══ Source material

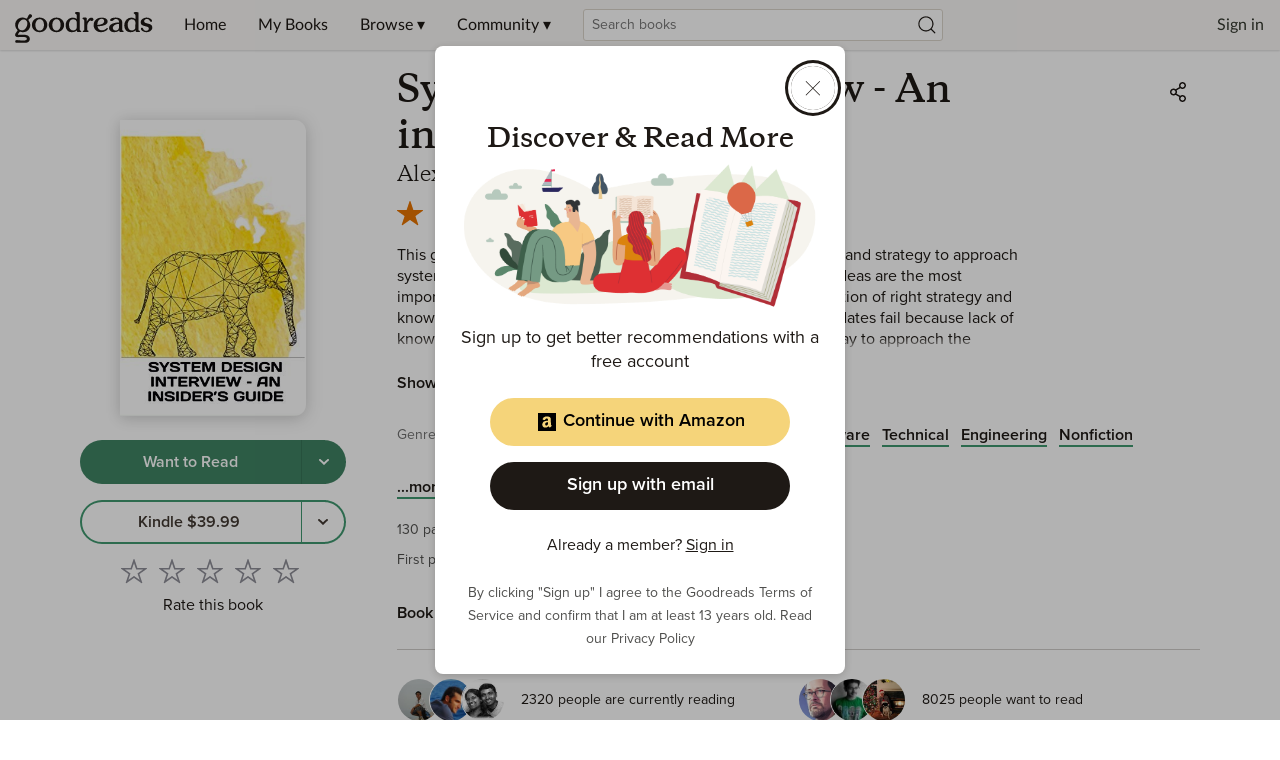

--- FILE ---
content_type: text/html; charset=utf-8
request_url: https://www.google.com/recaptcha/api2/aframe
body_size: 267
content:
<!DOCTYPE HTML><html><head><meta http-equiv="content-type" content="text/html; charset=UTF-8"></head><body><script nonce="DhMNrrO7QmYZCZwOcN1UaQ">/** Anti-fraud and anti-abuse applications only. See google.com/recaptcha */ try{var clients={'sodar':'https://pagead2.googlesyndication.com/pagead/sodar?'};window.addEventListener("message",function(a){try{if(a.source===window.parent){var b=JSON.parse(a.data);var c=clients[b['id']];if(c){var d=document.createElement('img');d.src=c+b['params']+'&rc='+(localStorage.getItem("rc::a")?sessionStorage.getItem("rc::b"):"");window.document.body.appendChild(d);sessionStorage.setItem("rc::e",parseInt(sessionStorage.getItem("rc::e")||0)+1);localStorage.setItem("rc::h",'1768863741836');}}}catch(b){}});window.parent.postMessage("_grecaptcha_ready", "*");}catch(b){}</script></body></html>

════
══ Source material

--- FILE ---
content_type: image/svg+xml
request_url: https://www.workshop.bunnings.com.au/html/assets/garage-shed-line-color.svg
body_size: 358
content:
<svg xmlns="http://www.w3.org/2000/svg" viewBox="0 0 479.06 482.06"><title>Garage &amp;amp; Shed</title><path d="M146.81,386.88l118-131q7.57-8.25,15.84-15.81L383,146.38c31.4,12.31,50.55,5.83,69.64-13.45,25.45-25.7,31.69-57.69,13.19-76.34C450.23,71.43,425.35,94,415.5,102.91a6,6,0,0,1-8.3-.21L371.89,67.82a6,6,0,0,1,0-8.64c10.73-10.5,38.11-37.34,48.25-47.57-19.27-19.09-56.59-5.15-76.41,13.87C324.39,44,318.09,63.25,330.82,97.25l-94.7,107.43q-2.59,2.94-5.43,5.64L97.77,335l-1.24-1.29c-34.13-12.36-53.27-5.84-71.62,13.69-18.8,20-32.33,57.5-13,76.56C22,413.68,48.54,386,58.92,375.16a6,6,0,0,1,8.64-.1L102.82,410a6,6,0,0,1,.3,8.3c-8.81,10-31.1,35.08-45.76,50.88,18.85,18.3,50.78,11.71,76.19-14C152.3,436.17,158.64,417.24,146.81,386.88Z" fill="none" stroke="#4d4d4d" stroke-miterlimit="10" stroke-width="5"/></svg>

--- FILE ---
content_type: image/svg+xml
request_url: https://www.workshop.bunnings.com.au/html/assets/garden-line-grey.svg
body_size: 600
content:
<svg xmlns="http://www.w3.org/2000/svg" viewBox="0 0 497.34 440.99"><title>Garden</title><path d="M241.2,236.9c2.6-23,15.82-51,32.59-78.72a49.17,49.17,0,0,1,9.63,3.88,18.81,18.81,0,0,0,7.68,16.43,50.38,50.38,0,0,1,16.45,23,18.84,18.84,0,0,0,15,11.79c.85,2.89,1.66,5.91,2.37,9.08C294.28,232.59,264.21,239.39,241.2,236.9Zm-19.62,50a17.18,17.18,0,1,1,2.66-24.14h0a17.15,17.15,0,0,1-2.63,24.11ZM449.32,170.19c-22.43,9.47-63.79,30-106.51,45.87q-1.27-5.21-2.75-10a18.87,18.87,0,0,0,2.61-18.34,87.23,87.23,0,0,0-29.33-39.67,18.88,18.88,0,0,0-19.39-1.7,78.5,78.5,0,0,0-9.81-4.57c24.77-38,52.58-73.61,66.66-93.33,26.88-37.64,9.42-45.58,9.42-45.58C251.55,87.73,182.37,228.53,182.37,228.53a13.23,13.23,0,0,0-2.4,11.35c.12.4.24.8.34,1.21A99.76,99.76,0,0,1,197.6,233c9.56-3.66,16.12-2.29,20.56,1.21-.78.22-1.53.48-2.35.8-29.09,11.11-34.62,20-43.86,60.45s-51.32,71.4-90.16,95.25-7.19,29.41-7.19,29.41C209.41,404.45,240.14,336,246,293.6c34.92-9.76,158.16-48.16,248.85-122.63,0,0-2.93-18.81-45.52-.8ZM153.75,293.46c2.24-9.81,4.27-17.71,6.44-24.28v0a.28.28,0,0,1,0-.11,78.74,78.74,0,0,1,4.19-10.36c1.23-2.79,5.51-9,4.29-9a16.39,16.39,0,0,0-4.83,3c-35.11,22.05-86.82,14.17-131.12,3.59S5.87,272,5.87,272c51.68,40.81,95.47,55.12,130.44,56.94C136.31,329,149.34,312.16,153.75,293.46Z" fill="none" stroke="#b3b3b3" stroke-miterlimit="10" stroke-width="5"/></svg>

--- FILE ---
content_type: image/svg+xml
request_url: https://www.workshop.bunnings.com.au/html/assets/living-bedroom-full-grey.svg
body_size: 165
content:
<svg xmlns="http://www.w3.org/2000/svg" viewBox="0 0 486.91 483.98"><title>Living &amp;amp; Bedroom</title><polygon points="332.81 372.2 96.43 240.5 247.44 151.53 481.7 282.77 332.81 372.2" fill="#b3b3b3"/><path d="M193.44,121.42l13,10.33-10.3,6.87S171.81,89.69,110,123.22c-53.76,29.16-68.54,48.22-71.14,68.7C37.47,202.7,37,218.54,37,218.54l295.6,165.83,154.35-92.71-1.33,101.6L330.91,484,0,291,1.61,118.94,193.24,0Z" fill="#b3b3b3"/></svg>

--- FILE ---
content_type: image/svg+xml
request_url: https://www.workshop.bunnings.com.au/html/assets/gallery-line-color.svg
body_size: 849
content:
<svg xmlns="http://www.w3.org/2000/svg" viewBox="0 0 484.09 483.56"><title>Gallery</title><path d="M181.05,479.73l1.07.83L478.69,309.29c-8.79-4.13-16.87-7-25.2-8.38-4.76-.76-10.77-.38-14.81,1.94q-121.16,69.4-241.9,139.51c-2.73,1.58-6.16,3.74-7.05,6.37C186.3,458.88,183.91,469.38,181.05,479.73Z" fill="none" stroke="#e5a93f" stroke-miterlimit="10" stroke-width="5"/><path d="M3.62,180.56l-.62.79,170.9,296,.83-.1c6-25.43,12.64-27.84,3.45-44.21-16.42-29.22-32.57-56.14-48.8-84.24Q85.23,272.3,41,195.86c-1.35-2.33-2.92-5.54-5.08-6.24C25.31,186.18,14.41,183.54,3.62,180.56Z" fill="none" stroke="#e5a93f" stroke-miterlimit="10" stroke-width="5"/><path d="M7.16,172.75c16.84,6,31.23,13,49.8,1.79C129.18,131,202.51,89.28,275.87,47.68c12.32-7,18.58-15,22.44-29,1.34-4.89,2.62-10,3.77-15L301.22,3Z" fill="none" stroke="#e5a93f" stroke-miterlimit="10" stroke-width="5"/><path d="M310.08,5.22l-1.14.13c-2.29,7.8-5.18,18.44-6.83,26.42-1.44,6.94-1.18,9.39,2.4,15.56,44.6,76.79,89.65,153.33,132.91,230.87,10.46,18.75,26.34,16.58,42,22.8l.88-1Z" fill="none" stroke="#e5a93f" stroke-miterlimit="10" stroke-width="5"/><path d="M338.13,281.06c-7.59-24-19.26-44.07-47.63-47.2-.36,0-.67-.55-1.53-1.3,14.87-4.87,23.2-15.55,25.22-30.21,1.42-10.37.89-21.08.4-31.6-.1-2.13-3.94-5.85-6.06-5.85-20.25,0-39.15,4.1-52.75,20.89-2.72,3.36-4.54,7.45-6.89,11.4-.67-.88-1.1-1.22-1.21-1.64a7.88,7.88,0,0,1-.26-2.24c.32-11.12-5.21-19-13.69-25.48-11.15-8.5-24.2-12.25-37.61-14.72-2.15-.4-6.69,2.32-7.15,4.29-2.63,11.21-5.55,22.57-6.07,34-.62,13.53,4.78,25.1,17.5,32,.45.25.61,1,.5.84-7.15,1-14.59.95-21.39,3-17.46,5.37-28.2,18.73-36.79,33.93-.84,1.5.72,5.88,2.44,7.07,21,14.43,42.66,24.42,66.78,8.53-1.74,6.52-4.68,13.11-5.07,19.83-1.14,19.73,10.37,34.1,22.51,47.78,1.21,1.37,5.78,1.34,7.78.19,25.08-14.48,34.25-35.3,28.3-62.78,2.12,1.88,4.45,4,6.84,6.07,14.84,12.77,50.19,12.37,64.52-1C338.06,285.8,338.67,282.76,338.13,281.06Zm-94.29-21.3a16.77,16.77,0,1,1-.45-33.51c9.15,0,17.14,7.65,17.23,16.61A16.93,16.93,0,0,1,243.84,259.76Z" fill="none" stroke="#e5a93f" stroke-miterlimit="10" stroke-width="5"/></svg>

════

» **Problem details**:
Among the lines above, which hold the word "assets"? Report each one.

» **Task answer**:
request_url: https://www.workshop.bunnings.com.au/html/assets/garage-shed-line-color.svg
request_url: https://www.workshop.bunnings.com.au/html/assets/garden-line-grey.svg
request_url: https://www.workshop.bunnings.com.au/html/assets/living-bedroom-full-grey.svg
request_url: https://www.workshop.bunnings.com.au/html/assets/gallery-line-color.svg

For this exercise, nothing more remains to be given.